My first visit to a village in the Amazon
I had been living in the jungle city of Iquitos for a few days and a fellow worker of the cruise company where I worked named Wilson asked me if I wanted to accompany him to visit a relative in his town. It was early, and I wasn’t busy with any important work. I had just arrived in the jungle and what mattered most to me was learning and trying to adapt to my new home as soon as possible. What better way to do it than to go to a town in the area and meet the locals.
I got on his bike and went to one of the small “ports” of the city. There were innumerable motorized boats and no sign that could indicate where they were going. It was clear that the only way to know where they were going was to ask the person in charge of the boat but that also became a challenge since the crowd of people moving from one place to another was a challenge. Fortunately as I was going with my friend it was easy and we quickly embarked.
Sailing the Amazon River
After approximately two hours sailing through the Amazon River and entering one of its thousands of tributaries, we reached the town. From the boat I could observe how the inhabitants were by the river doing their domestic tasks and some fishermen in full butchering.
From what I could see it was a small town (no more than 100 inhabitants). All the houses were made of wood and they were very similar. The inhabitants looked at me with astonishment, they put their heads out the windows and the younger ones looked at each other and laughed when they looked at me. It was clear that they were not very used to visits from outsiders. In that same moment it was the attraction of the inhabitants of the town. It was impossible for me to go unnoticed. I saluted politely and could not help but laugh, their smiles were contagious.
I went with Wilson to his family’s house. They kindly invited me in and offered me a passion fruit juice. The house consisted of a large room (the equivalent of our living room or dining room) where there was also a small rudimentary kitchen. Subsequently there were two small rooms. The Amazonian houses are characterized by their spaciousness and lightness. After all, in the jungle it is hot all year round and it makes no sense to make living quarters with wide walls. I could see immediately that it was a fisherman’s family since it was surrounded by nets and fishing tools.
After a while and after greeting the whole family Wilson told me the following. “Come with me, Luis, I’ll take you to a place you’re going to like.” Without knowing where we were going, I continued to observe the houses whose inhabitants did not stop going out to look at me. I saw some signs in a language that I did not know, and they were everywhere. Wilson explained to me that it was Kukama-Kukamiria, an Amazonian language but unfortunately it was almost no longer spoken.
The Kukama Kukamiria is a language in disuse and belongs to the Tupi-Guarani linguistic family. According to experts, the Kukama-Kukamiria people initiated a series of migrations from the central Amazon in Brazil and arrived in what is now Peru two or three hundred years before the arrival of the Spaniards. During the 1990s, the Peruvian government implemented policies so that the country’s indigenous languages would not disappear, trying to inculcate their use.
Visit to school
My entrance to the school was stellar since, being such a small town, not to say village, my presence had already spread the word. Several children were waiting for me at the door.

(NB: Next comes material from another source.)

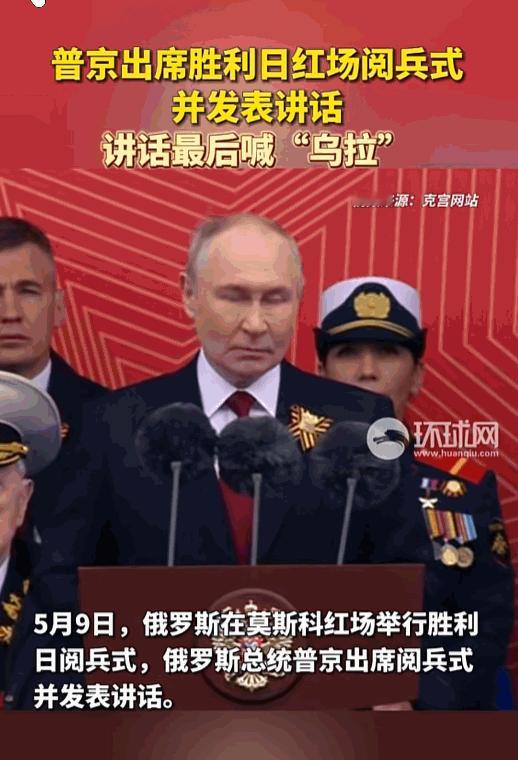 今年红场上这三声“乌拉”，喊得是真带劲，也真有点不一样。5月9日普京大帝振臂一呼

I felt guilty for interrupting the class, but the teacher seemed to love it and took the opportunity to start a conversation with her. I loved exchanging some words with the children at the school and also seeing that they were in Kukama-Kukamiria class.
Enjoying the Carachama fish
Before returning we took advantage to eat something given that our trip back was long. I went to the fishermen of the village and they showed me the catch of the day. They showed me a very curious fish called colloquially carachama. Its appearance was a bit dark, almost dark black and very similar to those of the dinosaur era.
The carachama fish (pseudorinelepis genibarbis) which means “without ribs” due to the absence of ribs after the sixth central vertebra is characterized by its appearance. It has thick scales that look like a medieval armor, black eyes, sunken and its head is small and triangular. It has an extraordinary nutritional value (high concentration of phosphorus) and is very much consumed in the Amazon. The best known dish is the carachama chilcano, which is a soup based on such fish. As we had little time we ate it on the grill. Once we finished we had to leave before nightfall because sailing in a small boat is counterproductive at night.
My new home: The Amazon
My first experience in an Amazonian town was amazing and being so close to the locals It seemed extraordinary. What struck me most was his sympathy, humility and kindness. I felt immediately welcomed. From that moment I knew that the Amazon and its inhabitants were going to be part of my essence because I perceived their enthusiasm for life and their generosity as before I had never felt it. It was clear that the Amazon was going to be my home for the next few years.